Brocklebank also reported the difficulty he has had in coordinating with various municipalities, namely in the fact that he is having an extremely difficult time finding who, if anyone, is in charge of the trees in each municipality. He said it’s hard to create a cohesive communal network in Chautauqua and the surrounding counties when many municipalities don’t inventory their trees or track the presence of pests.

Hugh Golden, Lake View Cemetery’s office manager, was also in attendance to hear about the task force’s initiatives. He said the cemetery has done little in the way of updating its tree inventory since it was last completed in about 1999. Since that time, he said, several trees have been removed and added and it’s going to be quite a process to bring the cemetery back up to date with its current inventory.

“We’re in a position now where we have a lot of work to do,” he said.

Golden said the cemetery is looking into grants for funding to help them re-inventory, and added that Chautauqua Region Community Foundation has offered a grant to help the cemetery identify areas that need work.

Elyse Henshaw, conservation technician for Roger Tory Peterson Institute, brought up an HWA citizen-scientist training session to be held at RTPI on Nov. 1. She said the session is open to people interested in learning more about HWA, its location and what can be done to reduce its spread.
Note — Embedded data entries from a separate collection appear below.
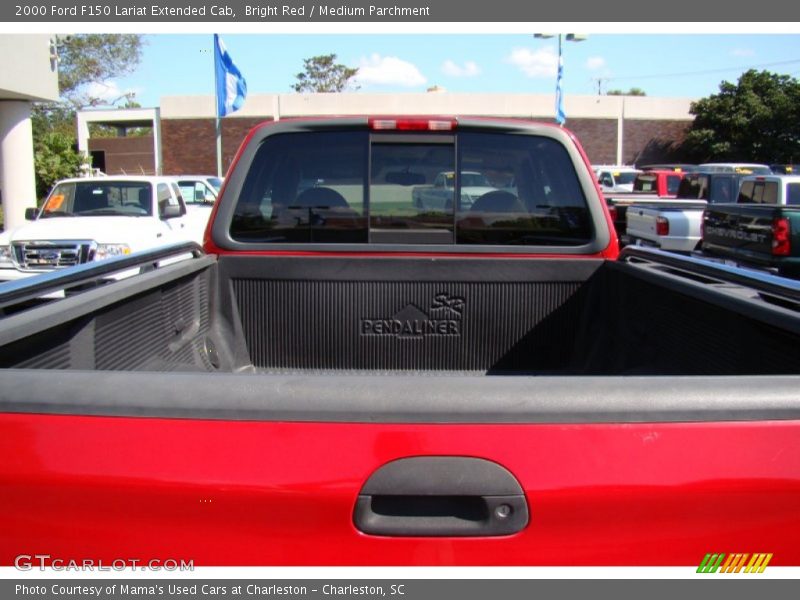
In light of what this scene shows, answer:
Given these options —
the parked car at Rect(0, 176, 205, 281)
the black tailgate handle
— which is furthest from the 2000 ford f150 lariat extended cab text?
the parked car at Rect(0, 176, 205, 281)

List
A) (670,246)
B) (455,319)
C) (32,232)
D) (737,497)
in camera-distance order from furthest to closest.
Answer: (670,246), (32,232), (455,319), (737,497)

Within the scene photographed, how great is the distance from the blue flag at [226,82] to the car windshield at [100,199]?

It is a precursor to the HWA early detection surveys conducted by RTPI, in conjunction with the Chautauqua Watershed Conservancy and Jamestown Community College, which typically take place from December through March.

The task force members concluded by tentatively scheduling its next meeting for Dec. 13, weather depending, and stated their intent to follow up either way with a March meeting to provide further updates.